Geomagnetic conditions have been variable with the Kp index hitting four on Wednesday, thanks to material from a coronal mass ejection. This sent the solar wind speed up to more than 400km per second and it was still above 300km/s on Thursday.
There has been solar flare activity recently and we can expect it to continue. This could mean sudden ionospheric disturbances and HF blackouts if the flare is strong enough and occurs during daylight hours. There could also be associated coronal mass ejections to contend with.
Next week NOAA predicts the solar flux index will remain in the mid-80s while the Kp index should eventually decline to two after reaching five this weekend. This is due to a coronal hole that is currently facing Earth. A high-speed solar wind stream flowing from this zone should reach Earth later this week and contribute to a geomagnetic disturbance at higher latitudes.
And now the VHF and up propagation news.
As predicted last week, we had a mix of weak Tropo and rain scatter modes, with an isolated report of the Cornish 10GHz beacon GB3MCB being copied for an hour by G4DBN in East Yorkshire at 460km overland.
This coming week the Tropo conditions will take a hit as low pressure becomes the dominant pattern for the coming week. This will take the form of active fronts crossing the country together with areas of showers, so at least there will be some rain scatter potential for the GHz bands.

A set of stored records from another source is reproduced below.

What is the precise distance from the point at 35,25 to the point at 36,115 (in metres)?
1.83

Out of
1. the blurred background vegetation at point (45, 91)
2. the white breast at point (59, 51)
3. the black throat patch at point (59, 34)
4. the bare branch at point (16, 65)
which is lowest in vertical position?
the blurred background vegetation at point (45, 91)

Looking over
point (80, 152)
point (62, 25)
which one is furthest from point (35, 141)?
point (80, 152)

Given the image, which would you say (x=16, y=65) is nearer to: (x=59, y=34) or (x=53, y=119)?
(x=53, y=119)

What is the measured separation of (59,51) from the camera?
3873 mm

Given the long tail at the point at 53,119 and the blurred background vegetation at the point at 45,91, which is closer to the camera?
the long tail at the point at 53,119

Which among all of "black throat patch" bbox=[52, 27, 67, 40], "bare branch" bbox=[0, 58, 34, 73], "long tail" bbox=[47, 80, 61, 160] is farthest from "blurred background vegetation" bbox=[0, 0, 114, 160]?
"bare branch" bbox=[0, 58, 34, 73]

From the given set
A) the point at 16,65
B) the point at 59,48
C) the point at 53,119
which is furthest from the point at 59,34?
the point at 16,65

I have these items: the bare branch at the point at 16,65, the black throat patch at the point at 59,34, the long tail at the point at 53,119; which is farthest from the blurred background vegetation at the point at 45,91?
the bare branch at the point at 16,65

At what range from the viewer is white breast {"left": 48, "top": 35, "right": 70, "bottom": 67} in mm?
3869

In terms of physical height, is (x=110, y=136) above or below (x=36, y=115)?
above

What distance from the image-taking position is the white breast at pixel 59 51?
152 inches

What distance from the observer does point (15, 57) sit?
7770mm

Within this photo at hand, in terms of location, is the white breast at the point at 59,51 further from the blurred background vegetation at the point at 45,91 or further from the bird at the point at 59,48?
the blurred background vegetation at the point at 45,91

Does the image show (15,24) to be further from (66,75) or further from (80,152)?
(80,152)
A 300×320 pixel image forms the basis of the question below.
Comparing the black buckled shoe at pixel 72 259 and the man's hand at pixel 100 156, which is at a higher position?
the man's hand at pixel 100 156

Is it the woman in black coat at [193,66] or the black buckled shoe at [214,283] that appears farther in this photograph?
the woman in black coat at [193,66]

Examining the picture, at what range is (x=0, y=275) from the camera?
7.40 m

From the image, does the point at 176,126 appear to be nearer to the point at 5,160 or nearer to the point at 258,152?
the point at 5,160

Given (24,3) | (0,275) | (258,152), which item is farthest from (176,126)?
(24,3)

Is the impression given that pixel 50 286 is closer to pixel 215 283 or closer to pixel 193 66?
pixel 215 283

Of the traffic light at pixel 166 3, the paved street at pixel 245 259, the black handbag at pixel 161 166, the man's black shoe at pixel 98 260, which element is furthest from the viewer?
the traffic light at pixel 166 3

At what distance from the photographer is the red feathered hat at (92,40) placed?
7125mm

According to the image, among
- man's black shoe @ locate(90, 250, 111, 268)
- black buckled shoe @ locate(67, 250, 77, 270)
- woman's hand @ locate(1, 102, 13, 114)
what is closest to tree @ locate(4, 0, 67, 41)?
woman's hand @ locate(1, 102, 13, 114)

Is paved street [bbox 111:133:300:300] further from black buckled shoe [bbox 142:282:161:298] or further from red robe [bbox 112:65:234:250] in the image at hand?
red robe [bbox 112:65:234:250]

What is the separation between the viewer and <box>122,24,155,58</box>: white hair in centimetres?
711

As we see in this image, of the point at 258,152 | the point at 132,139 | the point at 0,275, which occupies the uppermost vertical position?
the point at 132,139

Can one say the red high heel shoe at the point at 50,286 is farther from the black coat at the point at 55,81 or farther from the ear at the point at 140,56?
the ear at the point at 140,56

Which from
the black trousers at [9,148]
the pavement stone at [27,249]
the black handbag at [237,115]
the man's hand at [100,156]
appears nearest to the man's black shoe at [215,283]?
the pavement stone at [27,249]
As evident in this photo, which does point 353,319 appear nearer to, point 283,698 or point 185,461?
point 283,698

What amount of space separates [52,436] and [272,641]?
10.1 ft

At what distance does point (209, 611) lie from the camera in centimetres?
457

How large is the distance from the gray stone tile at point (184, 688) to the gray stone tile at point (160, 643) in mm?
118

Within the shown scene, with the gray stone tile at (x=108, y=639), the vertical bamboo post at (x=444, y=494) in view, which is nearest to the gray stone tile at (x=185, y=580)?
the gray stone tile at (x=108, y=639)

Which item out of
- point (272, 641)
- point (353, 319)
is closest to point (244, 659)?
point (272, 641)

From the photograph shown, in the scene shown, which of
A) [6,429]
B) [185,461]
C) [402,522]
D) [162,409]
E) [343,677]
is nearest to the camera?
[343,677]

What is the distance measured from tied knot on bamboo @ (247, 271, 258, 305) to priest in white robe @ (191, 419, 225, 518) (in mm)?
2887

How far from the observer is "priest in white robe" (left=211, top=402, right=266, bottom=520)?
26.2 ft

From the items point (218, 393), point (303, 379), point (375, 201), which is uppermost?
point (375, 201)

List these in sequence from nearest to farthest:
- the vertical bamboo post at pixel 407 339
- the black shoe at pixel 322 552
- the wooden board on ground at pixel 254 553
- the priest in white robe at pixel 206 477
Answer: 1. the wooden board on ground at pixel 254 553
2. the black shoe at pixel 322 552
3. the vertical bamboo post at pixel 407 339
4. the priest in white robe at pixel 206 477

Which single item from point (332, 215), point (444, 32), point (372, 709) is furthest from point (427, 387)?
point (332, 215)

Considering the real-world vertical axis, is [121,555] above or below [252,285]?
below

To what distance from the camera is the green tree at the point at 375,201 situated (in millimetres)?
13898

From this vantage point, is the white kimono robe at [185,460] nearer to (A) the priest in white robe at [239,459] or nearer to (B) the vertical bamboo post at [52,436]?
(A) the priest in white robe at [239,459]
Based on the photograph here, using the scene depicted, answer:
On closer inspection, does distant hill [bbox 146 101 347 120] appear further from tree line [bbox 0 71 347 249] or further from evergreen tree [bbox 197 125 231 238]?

At the moment, indications are that the return of any ridges, and hence Tropo, between the lows, will be temporary and limited in scope, so best to think of other options like meteor scatter or aircraft scatter and possibly aurora to provide the unconventional modes this week.
There is one small meteor shower due to peak this week. The daytime Sextantids with a ZHR of five is due to peak on the 27th, but the timing of this peak is often uncertain. The maximum may occur even a day earlier than expected, so be alert and continue to check the early morning for the best random meteor scatter conditions.
EME path losses are at their highest this week with apogee today, Sunday, but with peak Moon declination coming up on Wednesday there is plenty of Moon visibility for Moonbounce enthusiasts. The Moon is at its zenith in the early morning.
And that’s all from the propagation team this week.